» Set task:
Reproduce each of the following records verbatim, without altering any wording, coordinates, or figures.

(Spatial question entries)
--*--

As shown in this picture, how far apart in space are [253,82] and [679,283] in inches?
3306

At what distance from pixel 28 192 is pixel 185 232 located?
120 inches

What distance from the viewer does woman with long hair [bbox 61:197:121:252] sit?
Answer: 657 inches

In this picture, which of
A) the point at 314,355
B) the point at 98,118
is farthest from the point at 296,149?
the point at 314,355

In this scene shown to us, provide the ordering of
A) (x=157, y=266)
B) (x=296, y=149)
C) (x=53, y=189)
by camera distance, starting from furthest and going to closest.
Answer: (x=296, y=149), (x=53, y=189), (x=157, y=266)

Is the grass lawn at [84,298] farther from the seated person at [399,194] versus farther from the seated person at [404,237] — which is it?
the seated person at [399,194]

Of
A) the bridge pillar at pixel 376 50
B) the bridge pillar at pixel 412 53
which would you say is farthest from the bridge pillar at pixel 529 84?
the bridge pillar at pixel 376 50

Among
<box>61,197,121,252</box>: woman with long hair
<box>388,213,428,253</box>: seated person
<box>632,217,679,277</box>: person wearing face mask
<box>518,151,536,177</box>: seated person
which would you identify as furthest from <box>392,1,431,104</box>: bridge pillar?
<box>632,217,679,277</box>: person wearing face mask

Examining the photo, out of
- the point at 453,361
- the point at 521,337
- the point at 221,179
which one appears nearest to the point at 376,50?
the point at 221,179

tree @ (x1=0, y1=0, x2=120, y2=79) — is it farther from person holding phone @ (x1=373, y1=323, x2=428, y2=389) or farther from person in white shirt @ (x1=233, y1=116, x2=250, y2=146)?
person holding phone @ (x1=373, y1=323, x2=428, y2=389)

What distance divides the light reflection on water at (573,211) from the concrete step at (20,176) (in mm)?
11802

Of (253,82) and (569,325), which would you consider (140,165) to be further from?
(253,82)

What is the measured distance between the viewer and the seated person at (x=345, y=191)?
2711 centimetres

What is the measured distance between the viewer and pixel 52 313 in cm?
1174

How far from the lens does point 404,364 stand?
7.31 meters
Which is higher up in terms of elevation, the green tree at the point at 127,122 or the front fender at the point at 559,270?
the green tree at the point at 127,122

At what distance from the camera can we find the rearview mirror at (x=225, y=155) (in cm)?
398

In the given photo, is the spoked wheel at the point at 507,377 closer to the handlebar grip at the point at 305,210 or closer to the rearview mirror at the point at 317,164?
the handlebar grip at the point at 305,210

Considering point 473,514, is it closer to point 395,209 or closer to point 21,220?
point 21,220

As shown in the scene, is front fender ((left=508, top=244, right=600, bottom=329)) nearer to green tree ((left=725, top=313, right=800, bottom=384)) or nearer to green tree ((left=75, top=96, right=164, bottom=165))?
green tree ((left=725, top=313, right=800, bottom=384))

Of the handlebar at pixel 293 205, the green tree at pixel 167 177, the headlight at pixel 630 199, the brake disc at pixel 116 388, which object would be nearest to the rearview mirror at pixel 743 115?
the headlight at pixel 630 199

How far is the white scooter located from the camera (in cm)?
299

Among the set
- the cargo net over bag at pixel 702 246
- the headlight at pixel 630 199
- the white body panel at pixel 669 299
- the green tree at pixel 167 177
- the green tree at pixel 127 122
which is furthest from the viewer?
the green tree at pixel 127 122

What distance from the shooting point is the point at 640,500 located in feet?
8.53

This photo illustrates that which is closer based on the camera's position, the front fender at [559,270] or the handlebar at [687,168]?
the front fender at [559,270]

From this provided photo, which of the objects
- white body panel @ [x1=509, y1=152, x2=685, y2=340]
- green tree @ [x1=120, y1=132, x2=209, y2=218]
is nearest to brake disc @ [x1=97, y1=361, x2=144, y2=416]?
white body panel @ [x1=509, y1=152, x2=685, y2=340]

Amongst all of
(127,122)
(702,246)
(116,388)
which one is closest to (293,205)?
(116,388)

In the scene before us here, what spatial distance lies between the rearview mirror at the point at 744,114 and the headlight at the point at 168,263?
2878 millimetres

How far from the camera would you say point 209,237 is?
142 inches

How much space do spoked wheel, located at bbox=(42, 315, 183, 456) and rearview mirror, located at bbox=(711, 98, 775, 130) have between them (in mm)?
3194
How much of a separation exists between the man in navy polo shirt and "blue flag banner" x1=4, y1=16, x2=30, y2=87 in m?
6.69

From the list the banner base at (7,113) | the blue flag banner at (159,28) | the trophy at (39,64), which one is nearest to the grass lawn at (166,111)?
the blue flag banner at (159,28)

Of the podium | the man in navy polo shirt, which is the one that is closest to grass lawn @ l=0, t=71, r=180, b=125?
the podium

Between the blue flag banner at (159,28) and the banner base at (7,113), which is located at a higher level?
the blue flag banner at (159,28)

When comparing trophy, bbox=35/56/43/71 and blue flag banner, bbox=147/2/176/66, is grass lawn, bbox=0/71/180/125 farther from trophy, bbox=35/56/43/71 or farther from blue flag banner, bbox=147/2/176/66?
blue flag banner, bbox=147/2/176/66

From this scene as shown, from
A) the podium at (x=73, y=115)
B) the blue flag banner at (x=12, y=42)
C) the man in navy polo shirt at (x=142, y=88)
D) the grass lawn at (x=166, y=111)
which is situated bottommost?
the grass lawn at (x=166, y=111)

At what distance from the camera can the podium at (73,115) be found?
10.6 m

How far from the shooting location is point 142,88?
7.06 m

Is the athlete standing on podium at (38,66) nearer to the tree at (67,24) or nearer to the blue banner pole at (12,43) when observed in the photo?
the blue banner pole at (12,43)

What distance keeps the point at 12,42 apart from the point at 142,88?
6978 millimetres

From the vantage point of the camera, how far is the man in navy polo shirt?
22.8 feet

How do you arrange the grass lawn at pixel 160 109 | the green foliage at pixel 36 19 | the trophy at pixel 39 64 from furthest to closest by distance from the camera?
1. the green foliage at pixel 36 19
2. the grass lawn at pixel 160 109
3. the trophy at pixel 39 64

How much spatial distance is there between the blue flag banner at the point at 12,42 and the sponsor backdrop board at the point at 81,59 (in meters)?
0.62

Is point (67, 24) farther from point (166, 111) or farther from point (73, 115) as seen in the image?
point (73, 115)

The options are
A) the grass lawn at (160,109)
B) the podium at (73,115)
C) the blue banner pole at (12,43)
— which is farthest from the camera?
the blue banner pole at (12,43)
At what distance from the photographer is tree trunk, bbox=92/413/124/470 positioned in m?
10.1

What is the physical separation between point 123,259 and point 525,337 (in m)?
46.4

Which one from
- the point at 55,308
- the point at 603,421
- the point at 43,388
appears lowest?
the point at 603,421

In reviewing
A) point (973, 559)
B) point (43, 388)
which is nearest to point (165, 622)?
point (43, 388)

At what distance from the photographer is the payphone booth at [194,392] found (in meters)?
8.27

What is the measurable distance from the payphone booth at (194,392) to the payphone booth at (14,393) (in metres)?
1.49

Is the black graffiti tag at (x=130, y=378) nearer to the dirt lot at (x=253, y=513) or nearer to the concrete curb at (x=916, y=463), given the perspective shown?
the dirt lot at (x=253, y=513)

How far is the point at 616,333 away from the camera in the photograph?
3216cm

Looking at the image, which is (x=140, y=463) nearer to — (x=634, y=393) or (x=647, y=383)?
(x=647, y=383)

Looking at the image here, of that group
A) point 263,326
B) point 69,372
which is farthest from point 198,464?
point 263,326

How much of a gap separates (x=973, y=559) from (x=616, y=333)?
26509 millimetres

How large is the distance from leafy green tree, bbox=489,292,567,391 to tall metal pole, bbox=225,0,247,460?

--*--

» Solution to the problem:
As shown in this picture, how far apart in space are [253,82] and [679,283] in inches?
3306

At what distance from pixel 28 192 is pixel 185 232 located?
120 inches

What distance from the viewer does woman with long hair [bbox 61:197:121:252] sit?
Answer: 657 inches

In this picture, which of
A) the point at 314,355
B) the point at 98,118
is farthest from the point at 296,149?
the point at 314,355

In this scene shown to us, provide the ordering of
A) (x=157, y=266)
B) (x=296, y=149)
C) (x=53, y=189)
by camera distance, starting from furthest and going to closest.
Answer: (x=296, y=149), (x=53, y=189), (x=157, y=266)

Is the grass lawn at [84,298] farther from the seated person at [399,194] versus farther from the seated person at [404,237] — which is it?
the seated person at [399,194]

Of
A) the bridge pillar at pixel 376 50
B) the bridge pillar at pixel 412 53
which would you say is farthest from the bridge pillar at pixel 529 84?
the bridge pillar at pixel 376 50

Among
<box>61,197,121,252</box>: woman with long hair
<box>388,213,428,253</box>: seated person
<box>632,217,679,277</box>: person wearing face mask
<box>518,151,536,177</box>: seated person
which would you identify as furthest from <box>392,1,431,104</box>: bridge pillar?
<box>632,217,679,277</box>: person wearing face mask

Examining the photo, out of
- the point at 453,361
- the point at 521,337
- the point at 221,179
which one appears nearest to the point at 376,50?
the point at 221,179

tree @ (x1=0, y1=0, x2=120, y2=79) — is it farther from person holding phone @ (x1=373, y1=323, x2=428, y2=389) or farther from person in white shirt @ (x1=233, y1=116, x2=250, y2=146)?
person holding phone @ (x1=373, y1=323, x2=428, y2=389)

What distance divides the light reflection on water at (573,211) from the concrete step at (20,176) (in mm)?
11802

Of (253,82) and (569,325), which would you consider (140,165) to be further from?
(253,82)

What is the measured distance between the viewer and the seated person at (x=345, y=191)?
2711 centimetres

What is the measured distance between the viewer and pixel 52 313 in cm?
1174

How far from the lens does point 404,364 stand?
7.31 meters
Which is higher up in terms of elevation, the green tree at the point at 127,122 or the front fender at the point at 559,270?
the green tree at the point at 127,122

At what distance from the camera can we find the rearview mirror at (x=225, y=155) (in cm)?
398

In the given photo, is the spoked wheel at the point at 507,377 closer to the handlebar grip at the point at 305,210 or closer to the rearview mirror at the point at 317,164?
the handlebar grip at the point at 305,210

Considering point 473,514, is it closer to point 395,209 or closer to point 21,220?
point 21,220

As shown in the scene, is front fender ((left=508, top=244, right=600, bottom=329)) nearer to green tree ((left=725, top=313, right=800, bottom=384)) or nearer to green tree ((left=75, top=96, right=164, bottom=165))?
green tree ((left=725, top=313, right=800, bottom=384))

Of the handlebar at pixel 293 205, the green tree at pixel 167 177, the headlight at pixel 630 199, the brake disc at pixel 116 388, which object would be nearest to the rearview mirror at pixel 743 115?
the headlight at pixel 630 199

How far is the white scooter located from the camera (in cm)?
299

Among the set
- the cargo net over bag at pixel 702 246
- the headlight at pixel 630 199
- the white body panel at pixel 669 299
- the green tree at pixel 167 177
- the green tree at pixel 127 122
which is furthest from the viewer?
the green tree at pixel 127 122

What distance from the shooting point is the point at 640,500 located in feet?
8.53

This photo illustrates that which is closer based on the camera's position, the front fender at [559,270] or the handlebar at [687,168]?
the front fender at [559,270]

From this provided photo, which of the objects
- white body panel @ [x1=509, y1=152, x2=685, y2=340]
- green tree @ [x1=120, y1=132, x2=209, y2=218]
is nearest to brake disc @ [x1=97, y1=361, x2=144, y2=416]?
white body panel @ [x1=509, y1=152, x2=685, y2=340]

Amongst all of
(127,122)
(702,246)
(116,388)
which one is closest to (293,205)?
(116,388)

In the scene before us here, what spatial distance lies between the rearview mirror at the point at 744,114 and the headlight at the point at 168,263?
2878 millimetres

How far from the camera would you say point 209,237 is?
142 inches

How much space do spoked wheel, located at bbox=(42, 315, 183, 456) and rearview mirror, located at bbox=(711, 98, 775, 130) have between them (in mm)?
3194
How much of a separation exists between the man in navy polo shirt and "blue flag banner" x1=4, y1=16, x2=30, y2=87 in m?
6.69

From the list the banner base at (7,113) | the blue flag banner at (159,28) | the trophy at (39,64), which one is nearest to the grass lawn at (166,111)?
the blue flag banner at (159,28)

Of the podium | the man in navy polo shirt, which is the one that is closest to grass lawn @ l=0, t=71, r=180, b=125?
the podium

Between the blue flag banner at (159,28) and the banner base at (7,113), which is located at a higher level?
the blue flag banner at (159,28)

When comparing trophy, bbox=35/56/43/71 and blue flag banner, bbox=147/2/176/66, is grass lawn, bbox=0/71/180/125 farther from trophy, bbox=35/56/43/71 or farther from blue flag banner, bbox=147/2/176/66?
blue flag banner, bbox=147/2/176/66

From this scene as shown, from
A) the podium at (x=73, y=115)
B) the blue flag banner at (x=12, y=42)
C) the man in navy polo shirt at (x=142, y=88)
D) the grass lawn at (x=166, y=111)
which is situated bottommost?
the grass lawn at (x=166, y=111)

At what distance from the camera can the podium at (73,115) be found?
10.6 m

How far from the shooting location is point 142,88?
7.06 m

Is the athlete standing on podium at (38,66) nearer to the tree at (67,24) or nearer to the blue banner pole at (12,43) when observed in the photo?
the blue banner pole at (12,43)

What distance keeps the point at 12,42 apart from the point at 142,88?
6978 millimetres

From the vantage point of the camera, how far is the man in navy polo shirt?
22.8 feet

How do you arrange the grass lawn at pixel 160 109 | the green foliage at pixel 36 19 | the trophy at pixel 39 64 from furthest to closest by distance from the camera?
1. the green foliage at pixel 36 19
2. the grass lawn at pixel 160 109
3. the trophy at pixel 39 64

How much spatial distance is there between the blue flag banner at the point at 12,42 and the sponsor backdrop board at the point at 81,59 (in meters)?
0.62

Is point (67, 24) farther from point (166, 111) or farther from point (73, 115) as seen in the image?
point (73, 115)

The options are
A) the grass lawn at (160,109)
B) the podium at (73,115)
C) the blue banner pole at (12,43)
— which is farthest from the camera?
the blue banner pole at (12,43)
At what distance from the photographer is tree trunk, bbox=92/413/124/470 positioned in m?
10.1

What is the physical separation between point 123,259 and point 525,337 (in m)?
46.4

Which one from
- the point at 55,308
- the point at 603,421
- the point at 43,388
appears lowest?
the point at 603,421

In reviewing
A) point (973, 559)
B) point (43, 388)
which is nearest to point (165, 622)?
point (43, 388)

At what distance from the photographer is the payphone booth at [194,392] found (in meters)?
8.27

What is the measurable distance from the payphone booth at (194,392) to the payphone booth at (14,393) (in metres)?
1.49

Is the black graffiti tag at (x=130, y=378) nearer to the dirt lot at (x=253, y=513) or nearer to the concrete curb at (x=916, y=463), given the perspective shown?
the dirt lot at (x=253, y=513)

How far is the point at 616,333 away from the camera in the photograph?
3216cm

Looking at the image, which is (x=140, y=463) nearer to — (x=634, y=393) or (x=647, y=383)?
(x=647, y=383)

Looking at the image here, of that group
A) point 263,326
B) point 69,372
which is farthest from point 198,464?
point 263,326

How much of a gap separates (x=973, y=559) from (x=616, y=333)?
26509 millimetres

How large is the distance from leafy green tree, bbox=489,292,567,391 to tall metal pole, bbox=225,0,247,460?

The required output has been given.